» **What the task requires**: Your job with the data below is to output exactly the lines from the one holding "Picture of 3/285" down to the one holding "Bunch O Balloons", both included, and no others.

(Recorded data)
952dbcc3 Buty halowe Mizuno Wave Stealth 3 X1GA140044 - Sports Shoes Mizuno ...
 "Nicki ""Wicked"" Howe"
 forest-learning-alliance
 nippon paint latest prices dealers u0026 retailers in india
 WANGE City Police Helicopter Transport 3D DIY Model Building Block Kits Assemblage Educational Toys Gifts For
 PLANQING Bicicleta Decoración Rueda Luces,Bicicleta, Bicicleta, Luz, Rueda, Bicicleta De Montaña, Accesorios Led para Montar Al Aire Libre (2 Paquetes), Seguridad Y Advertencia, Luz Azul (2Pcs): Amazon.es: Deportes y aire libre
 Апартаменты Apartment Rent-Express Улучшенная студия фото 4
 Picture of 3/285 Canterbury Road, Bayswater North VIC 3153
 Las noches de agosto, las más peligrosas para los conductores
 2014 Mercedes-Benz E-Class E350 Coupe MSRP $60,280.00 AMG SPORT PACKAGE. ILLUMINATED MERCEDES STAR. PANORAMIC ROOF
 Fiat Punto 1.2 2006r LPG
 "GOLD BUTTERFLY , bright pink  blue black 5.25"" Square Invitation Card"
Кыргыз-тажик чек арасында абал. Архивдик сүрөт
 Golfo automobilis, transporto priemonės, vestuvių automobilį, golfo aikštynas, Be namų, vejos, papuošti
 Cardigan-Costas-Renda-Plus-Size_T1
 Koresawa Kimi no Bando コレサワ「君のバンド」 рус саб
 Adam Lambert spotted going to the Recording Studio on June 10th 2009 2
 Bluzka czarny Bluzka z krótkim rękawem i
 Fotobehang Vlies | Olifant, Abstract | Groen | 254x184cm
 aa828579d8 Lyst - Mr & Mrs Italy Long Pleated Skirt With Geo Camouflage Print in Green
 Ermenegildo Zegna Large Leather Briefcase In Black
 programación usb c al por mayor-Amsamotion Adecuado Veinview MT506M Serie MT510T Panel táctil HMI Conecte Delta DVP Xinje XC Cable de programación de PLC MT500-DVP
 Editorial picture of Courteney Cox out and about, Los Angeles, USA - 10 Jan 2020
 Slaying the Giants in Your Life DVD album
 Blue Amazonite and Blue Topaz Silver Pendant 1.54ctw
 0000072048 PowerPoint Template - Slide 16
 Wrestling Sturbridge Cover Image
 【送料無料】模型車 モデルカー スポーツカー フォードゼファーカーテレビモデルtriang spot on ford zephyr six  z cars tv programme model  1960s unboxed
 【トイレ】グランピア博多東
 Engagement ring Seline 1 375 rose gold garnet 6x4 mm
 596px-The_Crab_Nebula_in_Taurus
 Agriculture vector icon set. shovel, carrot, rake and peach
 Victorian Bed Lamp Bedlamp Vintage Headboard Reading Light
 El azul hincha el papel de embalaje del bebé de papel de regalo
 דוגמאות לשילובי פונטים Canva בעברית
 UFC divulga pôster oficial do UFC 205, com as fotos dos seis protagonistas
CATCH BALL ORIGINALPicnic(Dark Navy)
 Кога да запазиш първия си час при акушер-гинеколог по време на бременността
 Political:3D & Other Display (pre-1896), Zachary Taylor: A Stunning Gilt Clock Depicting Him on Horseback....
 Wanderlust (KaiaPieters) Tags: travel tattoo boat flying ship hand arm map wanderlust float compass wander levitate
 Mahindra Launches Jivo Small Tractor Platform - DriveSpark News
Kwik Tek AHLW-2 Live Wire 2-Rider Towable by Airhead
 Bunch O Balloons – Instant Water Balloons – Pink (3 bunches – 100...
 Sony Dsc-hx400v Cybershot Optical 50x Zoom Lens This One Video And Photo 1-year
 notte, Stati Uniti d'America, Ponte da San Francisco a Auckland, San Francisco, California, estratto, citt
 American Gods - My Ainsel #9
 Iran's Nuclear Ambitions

» **Response to the exercise**:
 Picture of 3/285 Canterbury Road, Bayswater North VIC 3153
 Las noches de agosto, las más peligrosas para los conductores
 2014 Mercedes-Benz E-Class E350 Coupe MSRP $60,280.00 AMG SPORT PACKAGE. ILLUMINATED MERCEDES STAR. PANORAMIC ROOF
 Fiat Punto 1.2 2006r LPG
 "GOLD BUTTERFLY , bright pink  blue black 5.25"" Square Invitation Card"
Кыргыз-тажик чек арасында абал. Архивдик сүрөт
 Golfo automobilis, transporto priemonės, vestuvių automobilį, golfo aikštynas, Be namų, vejos, papuošti
 Cardigan-Costas-Renda-Plus-Size_T1
 Koresawa Kimi no Bando コレサワ「君のバンド」 рус саб
 Adam Lambert spotted going to the Recording Studio on June 10th 2009 2
 Bluzka czarny Bluzka z krótkim rękawem i
 Fotobehang Vlies | Olifant, Abstract | Groen | 254x184cm
 aa828579d8 Lyst - Mr & Mrs Italy Long Pleated Skirt With Geo Camouflage Print in Green
 Ermenegildo Zegna Large Leather Briefcase In Black
 programación usb c al por mayor-Amsamotion Adecuado Veinview MT506M Serie MT510T Panel táctil HMI Conecte Delta DVP Xinje XC Cable de programación de PLC MT500-DVP
 Editorial picture of Courteney Cox out and about, Los Angeles, USA - 10 Jan 2020
 Slaying the Giants in Your Life DVD album
 Blue Amazonite and Blue Topaz Silver Pendant 1.54ctw
 0000072048 PowerPoint Template - Slide 16
 Wrestling Sturbridge Cover Image
 【送料無料】模型車 モデルカー スポーツカー フォードゼファーカーテレビモデルtriang spot on ford zephyr six  z cars tv programme model  1960s unboxed
 【トイレ】グランピア博多東
 Engagement ring Seline 1 375 rose gold garnet 6x4 mm
 596px-The_Crab_Nebula_in_Taurus
 Agriculture vector icon set. shovel, carrot, rake and peach
 Victorian Bed Lamp Bedlamp Vintage Headboard Reading Light
 El azul hincha el papel de embalaje del bebé de papel de regalo
 דוגמאות לשילובי פונטים Canva בעברית
 UFC divulga pôster oficial do UFC 205, com as fotos dos seis protagonistas
CATCH BALL ORIGINALPicnic(Dark Navy)
 Кога да запазиш първия си час при акушер-гинеколог по време на бременността
 Political:3D & Other Display (pre-1896), Zachary Taylor: A Stunning Gilt Clock Depicting Him on Horseback....
 Wanderlust (KaiaPieters) Tags: travel tattoo boat flying ship hand arm map wanderlust float compass wander levitate
 Mahindra Launches Jivo Small Tractor Platform - DriveSpark News
Kwik Tek AHLW-2 Live Wire 2-Rider Towable by Airhead
 Bunch O Balloons – Instant Water Balloons – Pink (3 bunches – 100...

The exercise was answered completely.